Pancakes indeed, though Jesse half-doubts that the barely-round blobs can turn into anything edible in the near future. "You were asking for it, Hummel. Her catchy Latin beats may be addictive and demand the inclusion of vigorous hip rotations, but you should have suspected that my internal clock is very specifically trained to keep me from unhealthily sleeping in excess, and should have thusly taken that into account," Jesse retorts brightly as he takes a seat at the counter, next to Kurt. "Blueberries, thanks," he adds as an afterthought, at Kurt's expectantly-raised eyebrow.

Nodding, Kurt proceeds to pour – or, as it more appropriately looks, spill – some more batter onto the large rectangular pan before him in several splotches, while dotting each with a small handful of the unsuitably named violet berries selected. "That may be so," Kurt concedes slowly, the smallest tip of a pink tongue poking out of his mouth as he focuses intently on prodding a darkly-spotted pancake-like creation. "But that doesn't change the fact that you laughed at me, even after I've invited you into my home. Your laugh's not cute enough to get away with it."

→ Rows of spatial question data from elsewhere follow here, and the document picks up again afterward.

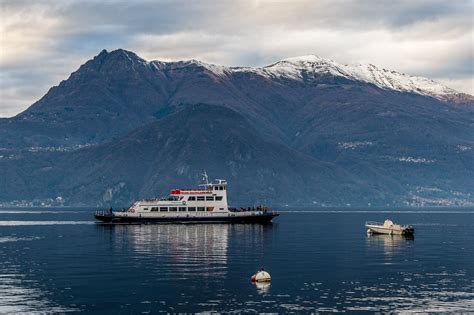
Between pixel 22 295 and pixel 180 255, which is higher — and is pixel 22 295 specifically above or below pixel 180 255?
below

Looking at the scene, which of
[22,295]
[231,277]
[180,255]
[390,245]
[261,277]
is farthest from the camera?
[390,245]

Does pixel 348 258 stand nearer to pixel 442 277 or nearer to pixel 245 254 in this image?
pixel 245 254

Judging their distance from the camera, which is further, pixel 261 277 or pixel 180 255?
pixel 180 255

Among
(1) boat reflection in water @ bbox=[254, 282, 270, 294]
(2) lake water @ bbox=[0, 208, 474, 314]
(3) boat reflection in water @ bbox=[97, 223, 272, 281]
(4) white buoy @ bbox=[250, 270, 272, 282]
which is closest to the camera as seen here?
(2) lake water @ bbox=[0, 208, 474, 314]

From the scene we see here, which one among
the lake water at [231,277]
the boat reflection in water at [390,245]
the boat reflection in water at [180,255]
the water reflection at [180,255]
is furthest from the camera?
the boat reflection in water at [390,245]

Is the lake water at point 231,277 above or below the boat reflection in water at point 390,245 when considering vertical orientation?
below

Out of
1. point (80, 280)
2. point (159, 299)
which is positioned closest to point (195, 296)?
point (159, 299)

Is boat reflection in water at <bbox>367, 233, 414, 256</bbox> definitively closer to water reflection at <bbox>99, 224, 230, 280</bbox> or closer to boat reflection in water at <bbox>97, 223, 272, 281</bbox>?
boat reflection in water at <bbox>97, 223, 272, 281</bbox>

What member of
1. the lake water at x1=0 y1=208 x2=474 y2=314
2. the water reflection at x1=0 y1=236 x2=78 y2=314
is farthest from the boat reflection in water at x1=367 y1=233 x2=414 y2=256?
the water reflection at x1=0 y1=236 x2=78 y2=314

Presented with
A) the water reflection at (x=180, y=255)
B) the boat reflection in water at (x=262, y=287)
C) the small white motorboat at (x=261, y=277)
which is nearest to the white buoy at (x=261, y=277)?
the small white motorboat at (x=261, y=277)

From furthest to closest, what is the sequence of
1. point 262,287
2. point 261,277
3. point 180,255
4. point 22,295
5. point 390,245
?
point 390,245
point 180,255
point 261,277
point 262,287
point 22,295

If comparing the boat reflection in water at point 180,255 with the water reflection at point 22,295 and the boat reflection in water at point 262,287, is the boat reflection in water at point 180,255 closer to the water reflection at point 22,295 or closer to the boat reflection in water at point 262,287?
the boat reflection in water at point 262,287

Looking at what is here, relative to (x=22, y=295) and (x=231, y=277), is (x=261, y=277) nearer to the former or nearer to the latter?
(x=231, y=277)

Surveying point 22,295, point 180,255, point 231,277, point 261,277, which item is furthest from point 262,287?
point 180,255
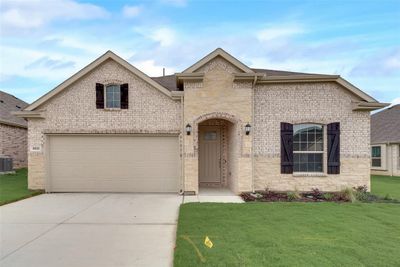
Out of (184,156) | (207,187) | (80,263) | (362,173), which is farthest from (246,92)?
(80,263)

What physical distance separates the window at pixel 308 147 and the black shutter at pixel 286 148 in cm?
25

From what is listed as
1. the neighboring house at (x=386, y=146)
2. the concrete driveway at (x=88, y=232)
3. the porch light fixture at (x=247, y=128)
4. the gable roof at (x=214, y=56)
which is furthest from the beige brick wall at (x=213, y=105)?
the neighboring house at (x=386, y=146)

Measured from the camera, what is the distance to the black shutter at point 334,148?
11.1 m

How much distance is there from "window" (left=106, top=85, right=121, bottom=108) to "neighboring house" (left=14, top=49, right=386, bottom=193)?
0.13 feet

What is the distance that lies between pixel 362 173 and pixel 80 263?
34.6 feet

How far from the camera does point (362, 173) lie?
36.6ft

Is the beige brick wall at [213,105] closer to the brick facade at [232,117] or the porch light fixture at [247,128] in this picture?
the brick facade at [232,117]

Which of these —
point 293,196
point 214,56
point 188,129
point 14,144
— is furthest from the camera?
point 14,144

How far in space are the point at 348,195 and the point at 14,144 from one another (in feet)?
66.8

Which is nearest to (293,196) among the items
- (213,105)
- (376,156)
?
(213,105)

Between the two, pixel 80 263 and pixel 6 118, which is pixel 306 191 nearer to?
pixel 80 263

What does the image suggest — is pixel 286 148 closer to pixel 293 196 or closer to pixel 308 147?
pixel 308 147

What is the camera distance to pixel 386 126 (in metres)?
21.5

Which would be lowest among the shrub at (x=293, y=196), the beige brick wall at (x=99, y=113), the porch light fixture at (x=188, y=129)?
the shrub at (x=293, y=196)
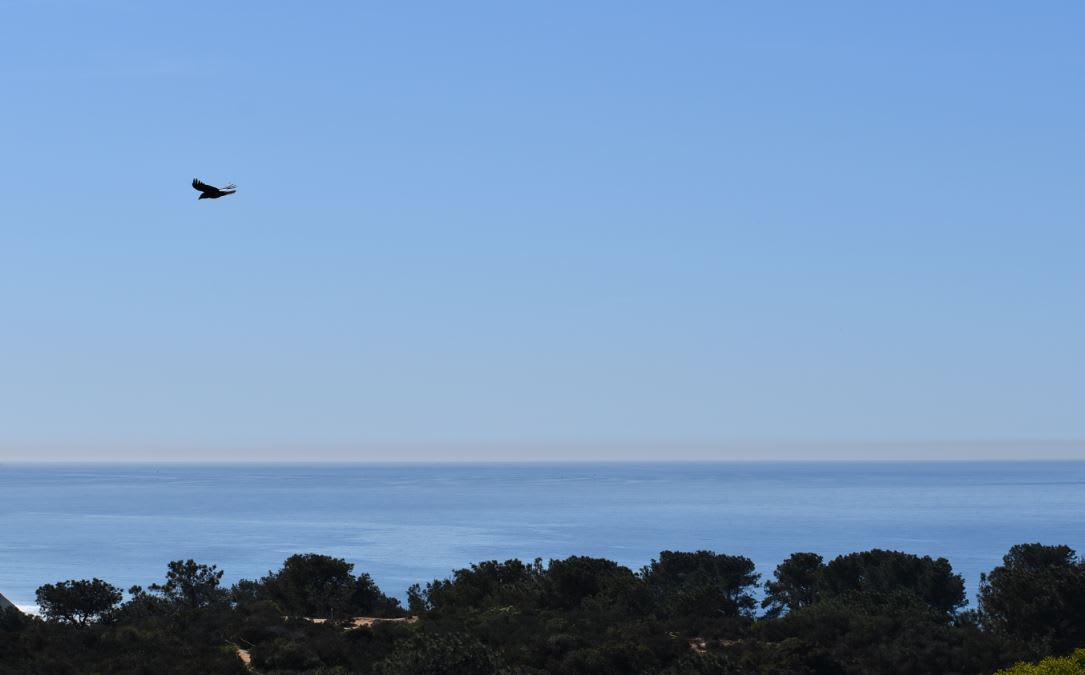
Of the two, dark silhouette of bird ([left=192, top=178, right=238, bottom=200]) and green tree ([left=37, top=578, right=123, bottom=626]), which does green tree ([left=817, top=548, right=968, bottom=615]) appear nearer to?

Jesse thinks that he has to give Kurt credit on his delivery of the line, as, if not for the faint blush that's returned to the boy's countenance, Jesse might have believed that it was a completely offhanded observation. Unfortunately for his host, Jesse _does _notice the blush, and he makes a point of catching Kurt's nervous eyes to offer a knowing smirk in response. Kurt blushes more fiercely, before not-so-accidentally hitting Jesse in the shoulder with his elbow. "I'm going to deny I said that," the boy mutters under his breath as he meticulously plates no less than four pancakes (Jesse now sees that the dark spots are chocolate chips, and fears less for the safeness of eating what Kurt's set about making) on what could easily be a small serving platter, already filled with about half a pig of bacon and half a dozen other pancakes.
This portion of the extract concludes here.